Objectif fixé 1: D'après le texte sur les débuts d'Otis Redding, quelle place THESE ARMS OF MINE atteignit-il au hit-parade R'n'B ?
Objectif fixé 2: Prolongez le texte sur les débuts d'Otis Redding au-delà de sa dernière phrase.

Texte fourni:
────────────────

A sa
sortie,
THESE ARMS OF MINE
ne connut aucun succès sauf un petit peu à San Francisco. Deux ou trois mois
plus tard, John R. de la radio WLAC de Nashville appela Jim Stewart et lui dit
qu’il croyait au succès de la chanson.
Pour s'assurer que
THESE
ARMS OF MINE
serait diffusée, Jim Stewart céda ses droits de production à John R. en échange de son soutien. Avec John R. en tête, le disque, en
quelques mois, atteint finalement la 20ème place du hit-parade R'n'B et la
85ème du hit-parade Pop. La période des dettes à payer était finie, une course
de cinq ans d'intensité que furent les débuts de la carrière d'Otis.
THESE ARMS
OF MINE
allait être le prototype d'une série de ballades qui durerait jusqu'en 1966 et
qui inclurait
THAT'S WHAT MY HEART NEEDS,
PAIN IN MY HEART,
COME TO ME,
CHAINED
& BOUND,
I'VE BEEN LOVING YOU TOO
LONG
et
CIGARETTES AND COFFEE.
"Jim [Stewart] poussait toujours pour la grosse ballade", se souvient Steve Cropper. "Il n'était pas satisfait tant qu'il n'avait pas eu sa ballade, quoi
qu'on fasse. Il adorait les trucs rapides aussi mais il avait besoin qu'Otis
chante ces ballades soul. Et il s'accrochait à cette idée parce que
c'est comme ça que tout avait commencé. Avec Otis il y avait eu deux
influences dans toute sa vie. L'une était Sam Cooke, l'autre était Little
Richard." (Phil Walden ajouterait Elvis à cette liste d'élite) "Little Richard
était un chanteur à rythme rapide, Sam Cooke plutôt un chanteur de ballades.
Alors il passait d'un extrême à un autre." Et en effet, et comme c'était
d'usage pour l'époque, presque chaque 45 tours d'Otis Redding publié de son
vivant associerait une chanson à rythme rapide avec une ballade.
Avec
THESE ARMS OF MINE
qui prit plusieurs mois à atteindre son sommet au hit-parade, la deuxième
séance d'Otis pour Stax ne se produisit pas avant l'été 1963. Deux titres
furent enregistrés, THAT'S WHAT MY HEART NEEDS
et
MARY'S LITTLE LAMB, qui ensemble
constituèrent son deuxième single
[5].
Les deux se trouvent inclus ici. Phil Walden se souvient "Il était beaucoup
plus confiant cette deuxième fois car il avait passé beaucoup de temps en
tournée. Il n'était pas tellement plus sophistiqué mais il commençait à
comprendre ce qui se passait en dehors du circuit des petites universités et
des clubs aux toits de tôle pour noirs du sud."
La séance fut unique à plus d'un titre. Sur les deux chansons Otis chante avec
une voix rauque et passionnée de gospel qui rappelle celle de Archie Brownlee
des Five Blind Boys of Mississippi (le plus proche équivalent séculier
serait le James Brown des débuts, de l'époque de PLEASE PLEASE PLEASE).
A écouter la fin improvisée de
THAT'S WHAT MY HEART NEEDS
on pourrait conclure qu'Otis aurait fait un magnifique chanteur de gospel s'il
avait choisi d'enregistrer dans ce langage.

────────────────

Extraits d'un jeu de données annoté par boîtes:
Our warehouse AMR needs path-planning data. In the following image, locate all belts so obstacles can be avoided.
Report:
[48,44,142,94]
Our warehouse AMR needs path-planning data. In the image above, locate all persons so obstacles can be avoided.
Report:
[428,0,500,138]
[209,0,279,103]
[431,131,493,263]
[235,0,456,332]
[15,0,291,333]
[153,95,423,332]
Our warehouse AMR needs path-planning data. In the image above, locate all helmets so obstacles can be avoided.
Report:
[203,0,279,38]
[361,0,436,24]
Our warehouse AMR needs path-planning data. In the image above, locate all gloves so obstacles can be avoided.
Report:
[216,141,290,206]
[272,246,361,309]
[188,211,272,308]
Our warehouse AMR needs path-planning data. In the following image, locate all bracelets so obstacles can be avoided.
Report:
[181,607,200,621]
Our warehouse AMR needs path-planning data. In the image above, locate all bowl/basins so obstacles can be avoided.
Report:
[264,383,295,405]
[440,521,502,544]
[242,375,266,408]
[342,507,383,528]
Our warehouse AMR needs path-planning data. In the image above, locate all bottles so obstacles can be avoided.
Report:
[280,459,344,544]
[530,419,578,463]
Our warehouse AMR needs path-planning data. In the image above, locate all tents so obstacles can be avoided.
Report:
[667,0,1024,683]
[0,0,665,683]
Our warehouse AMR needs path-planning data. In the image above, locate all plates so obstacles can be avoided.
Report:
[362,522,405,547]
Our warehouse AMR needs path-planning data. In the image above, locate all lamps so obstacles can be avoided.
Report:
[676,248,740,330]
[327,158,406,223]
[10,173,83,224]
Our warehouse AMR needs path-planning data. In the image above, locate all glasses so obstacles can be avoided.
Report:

────────────────

Réponse attendue 1: La 20e place.

Réponse attendue 2:
Deux
choses méritent d'être signalées à propos de
MARY'S LITTLE LAMB. C'est l'une des trois
seules faces B de single d'Otis Redding qui n'apparaît pas sur un LP
[6]
et qui a été très rarement publiée sur des compilations européennes et
japonaises jusqu'à aujourd'hui. C'est aussi la seule chanson d'Otis publiée de
son vivant qui comprenne un groupe vocal pour les choeurs (les choeurs sur
LOOK AT THAT GIRL
et I'VE GOT
DREAMS TO REMEMBER ont été rajoutés après sa
mort). Les voix sont probablement celles des Veltones, un quartet vocal qui
enregistrait ses propres singles sur Sun, Goldwax et Satellite (le précurseur
de Stax) et qui faisait la plupart des choeurs au cours des premières séances
de Stax.
Le
troisième single d'Otis, PAIN IN MY
HEART / SOMETHING IS
WORRYING ME, enregistré quelques mois plus
tard, démontre des progrès encore plus grands. Avec
PAIN IN MY HEART, le
contrôle d'Otis devient central et prépondérant car il utilise sa voix comme
un instrument à vent, tantôt en gonflant et tantôt en diminuant le volume,
avalant des syllabes ou prononçant avec précaution le mot "heart.
[7]"
Remarquez aussi le phrasé, la toujours-plus-subtile hésitation avant de
prononcer quelques-unes des syllabes des paroles. Avec les cuivres qui
constituent un fond plus homogène et les jolis ornements de Steve Cropper
par-dessus et autour de la voix d'Otis, son style classique de ballade se
rapprochait de la perfection.
Quand elle fut publiée pour la première fois en septembre 1963, l'auteur
compositeur était "Redding." Peu après Otis et Stax se virent poursuivis par
une plainte d'Allen Toussaint qui, sous le pseudonyme de Naomi Neville (le nom
de jeune fille de sa mère), avait écrit la chanson RULER OF MY HEART
pour la reine du R'n'B de la Nouvelle Orléans, Irma Thomas. Les chansons
étaient trop proches pour que ce soit un hasard et, après un arrangement à
l'amiable, l'auteur compositeur fut changé en "Neville." Problèmes légaux mis
à part, ce fut à l'époque le plus grand succès d'Otis, à la fois sur le plan
commercial et sur le plan esthétique.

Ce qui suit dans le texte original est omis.